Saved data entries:
━━━━━━━━━━━━━━━━
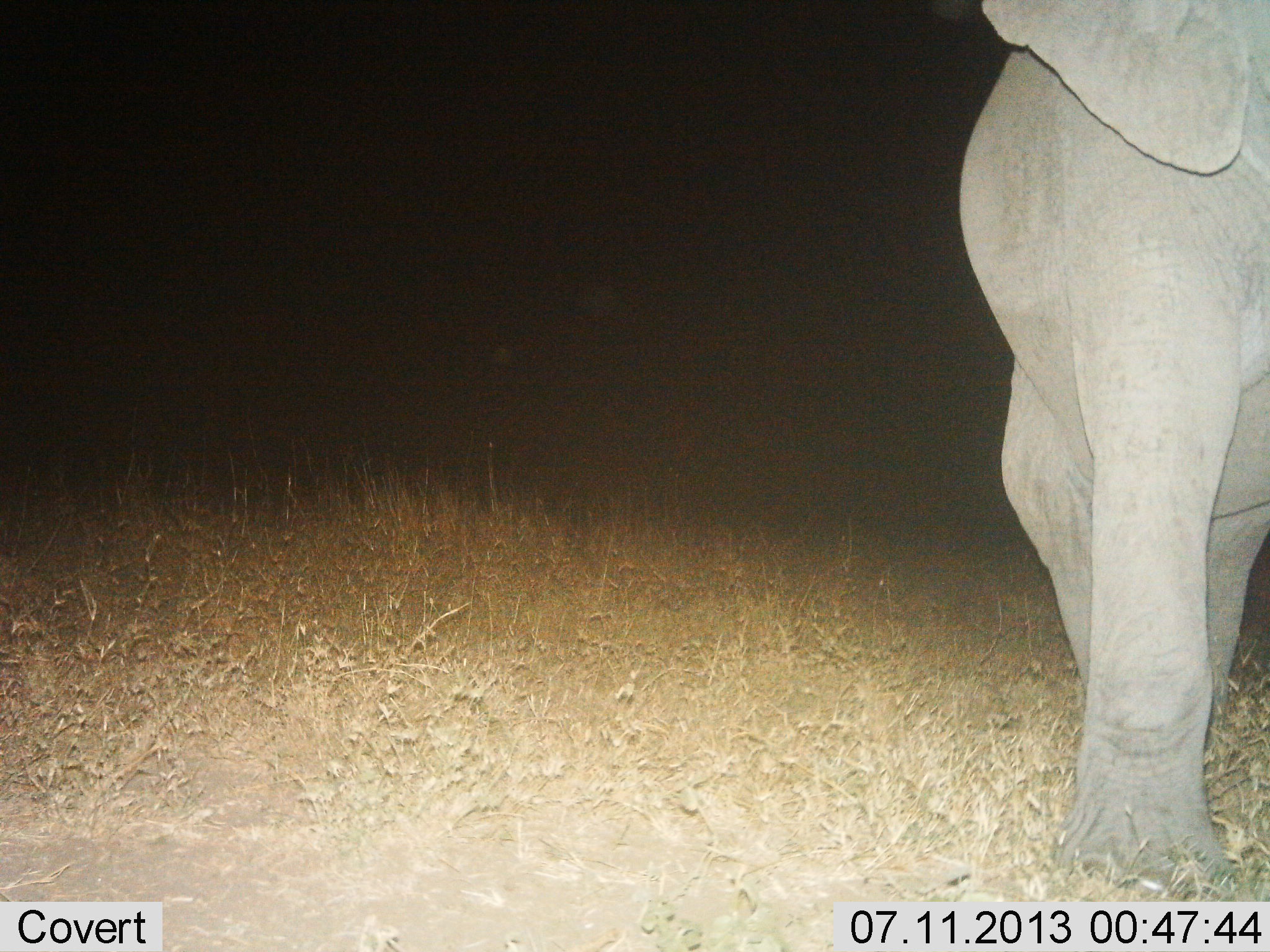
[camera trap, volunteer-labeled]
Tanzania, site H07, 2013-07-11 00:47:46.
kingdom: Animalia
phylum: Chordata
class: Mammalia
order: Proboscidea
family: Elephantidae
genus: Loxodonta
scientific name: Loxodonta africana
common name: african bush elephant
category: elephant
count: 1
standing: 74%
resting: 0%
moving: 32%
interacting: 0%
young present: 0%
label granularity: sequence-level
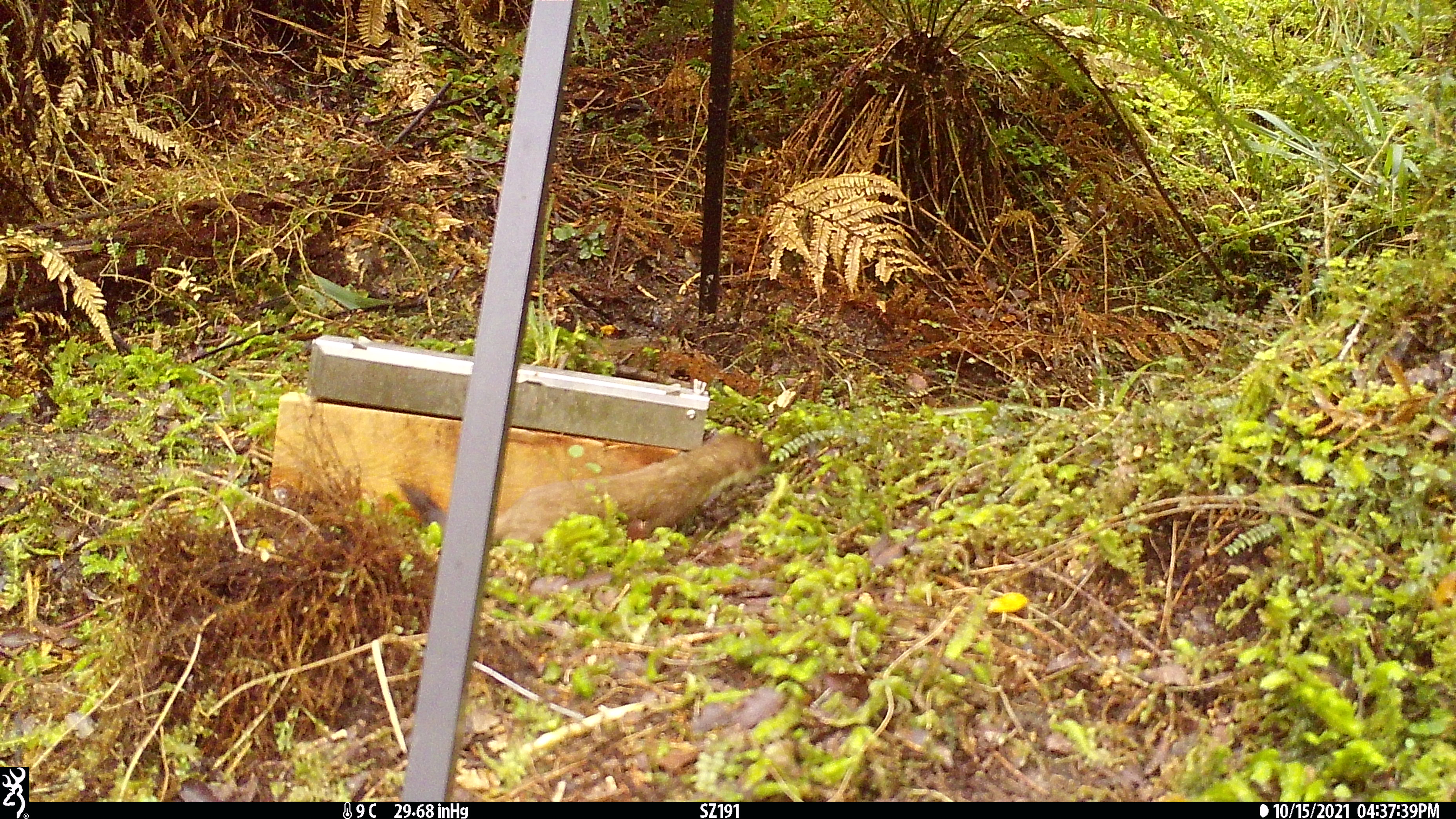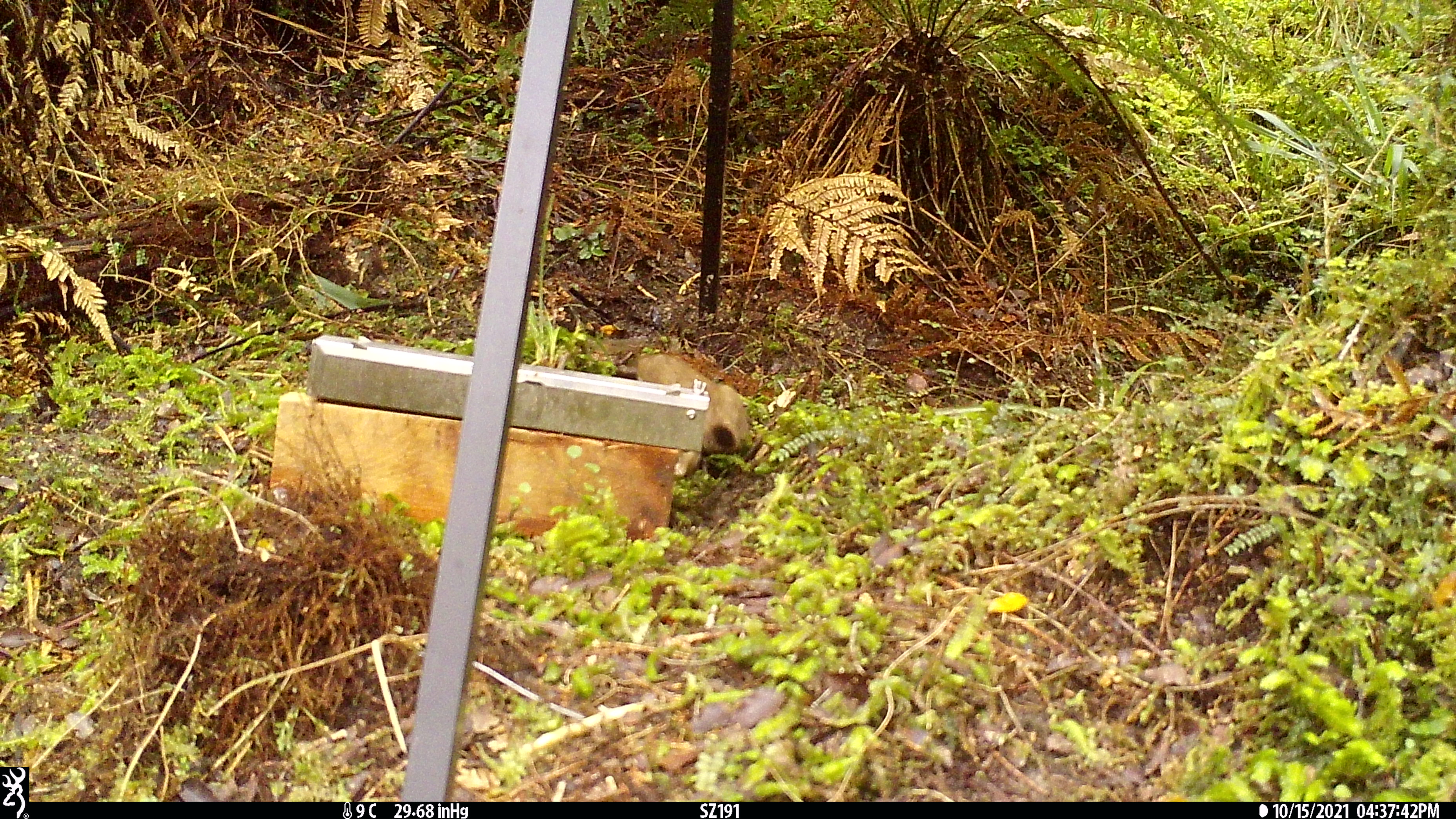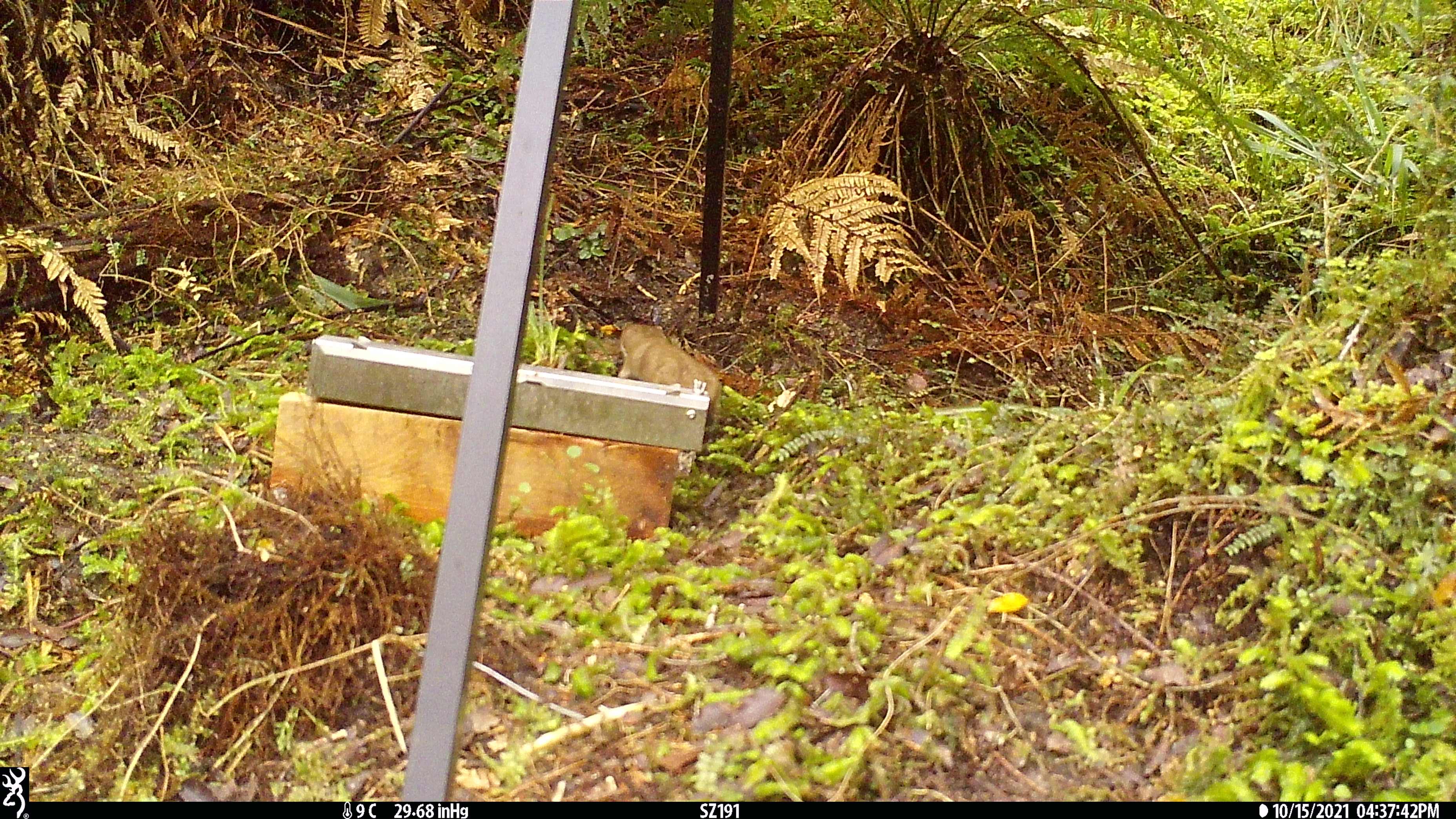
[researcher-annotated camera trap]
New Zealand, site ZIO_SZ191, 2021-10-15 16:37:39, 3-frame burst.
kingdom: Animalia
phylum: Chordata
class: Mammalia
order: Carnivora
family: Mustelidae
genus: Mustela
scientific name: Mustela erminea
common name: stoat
━━━━━━━━━━━━━━━━
• _INSTRUCTIONS FOR THE TASK_: The response consists of the data above printed line for line, with no pictures.

• _RESPONSE TO THIS TASK_:
[camera trap, volunteer-labeled]
Tanzania, site H07, 2013-07-11 00:47:46.
kingdom: Animalia
phylum: Chordata
class: Mammalia
order: Proboscidea
family: Elephantidae
genus: Loxodonta
scientific name: Loxodonta africana
common name: african bush elephant
category: elephant
count: 1
standing: 74%
resting: 0%
moving: 32%
interacting: 0%
young present: 0%
label granularity: sequence-level
[researcher-annotated camera trap]
New Zealand, site ZIO_SZ191, 2021-10-15 16:37:39, 3-frame burst.
kingdom: Animalia
phylum: Chordata
class: Mammalia
order: Carnivora
family: Mustelidae
genus: Mustela
scientific name: Mustela erminea
common name: stoat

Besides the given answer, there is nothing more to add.